About this time the Korean War was raging, and Tritt was having difficulty acquiring polyester resin for his cars and boats. The Naugatuck Chemical Company in Naugatuck, Connecticut, after seeing the Boxer, sent Glasspar plenty of Vibrin resin and an order for a G2 sports car to promote their product to the auto industry. Naugatuck's G2 was modified and named the Alembic I and was shown at the Philadelphia Plastics Exhibit in 1952. Life then featured the car in a story, as did the New York Times, the Wall Street Journal and many auto trade magazines. The Glasspar Company then went public and sold stock to raise capital.

Bill Tritt also designed and/or built fiberglass car bodies for Californian Woodill Wildfire, British Singer Car Company, Willys, Kaiser, Volvo, and Walt Disney. His last fiberglass car design was the Ascot which the Glasspar board of directors rejected in favor of staying with the core business of boat building. Tritt left Glasspar shortly afterward.

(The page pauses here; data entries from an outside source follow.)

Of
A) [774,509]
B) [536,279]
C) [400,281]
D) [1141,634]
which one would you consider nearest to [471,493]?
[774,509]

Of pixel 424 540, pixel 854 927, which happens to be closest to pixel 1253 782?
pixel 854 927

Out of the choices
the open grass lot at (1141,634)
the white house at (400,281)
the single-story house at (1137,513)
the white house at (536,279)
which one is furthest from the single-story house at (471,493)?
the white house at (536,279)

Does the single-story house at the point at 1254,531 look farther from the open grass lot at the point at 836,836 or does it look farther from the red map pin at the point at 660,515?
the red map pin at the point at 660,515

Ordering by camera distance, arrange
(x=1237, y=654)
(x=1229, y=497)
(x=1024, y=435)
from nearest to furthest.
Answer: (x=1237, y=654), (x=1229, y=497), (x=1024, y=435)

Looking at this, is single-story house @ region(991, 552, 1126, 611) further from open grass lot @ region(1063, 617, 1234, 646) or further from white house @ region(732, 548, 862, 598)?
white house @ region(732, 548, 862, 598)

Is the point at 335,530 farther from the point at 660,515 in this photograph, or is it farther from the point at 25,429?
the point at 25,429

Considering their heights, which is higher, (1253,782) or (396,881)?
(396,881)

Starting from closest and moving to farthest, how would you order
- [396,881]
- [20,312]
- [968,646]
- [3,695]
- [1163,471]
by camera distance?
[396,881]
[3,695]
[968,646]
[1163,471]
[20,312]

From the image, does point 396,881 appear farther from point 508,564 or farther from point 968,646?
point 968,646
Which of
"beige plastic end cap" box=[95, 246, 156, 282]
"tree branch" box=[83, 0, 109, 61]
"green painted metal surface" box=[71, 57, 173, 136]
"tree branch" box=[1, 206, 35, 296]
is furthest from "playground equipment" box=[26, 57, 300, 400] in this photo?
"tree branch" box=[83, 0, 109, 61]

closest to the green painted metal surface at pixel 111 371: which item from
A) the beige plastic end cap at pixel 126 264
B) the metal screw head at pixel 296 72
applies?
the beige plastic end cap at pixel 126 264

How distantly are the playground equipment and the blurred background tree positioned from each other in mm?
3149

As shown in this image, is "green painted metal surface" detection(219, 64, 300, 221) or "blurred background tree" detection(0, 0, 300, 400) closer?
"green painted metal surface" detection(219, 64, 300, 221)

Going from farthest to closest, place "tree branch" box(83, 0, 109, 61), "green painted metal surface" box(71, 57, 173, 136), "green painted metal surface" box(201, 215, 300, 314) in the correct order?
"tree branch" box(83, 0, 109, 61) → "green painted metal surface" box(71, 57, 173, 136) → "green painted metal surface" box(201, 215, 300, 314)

Disneyland, in Anaheim, California, was building its Autopia automobile track and commissioned Bill Tritt and Glasspar to build the fiberglass car bodies. They were small, single-seat, self-powered cars using Briggs & Stratton lawn-mower type engines with centrifugal clutches. The cars were originally designed to use aluminum wrap-around bumpers provided by Kaiser Aluminum, but later changed to the more suitable steel.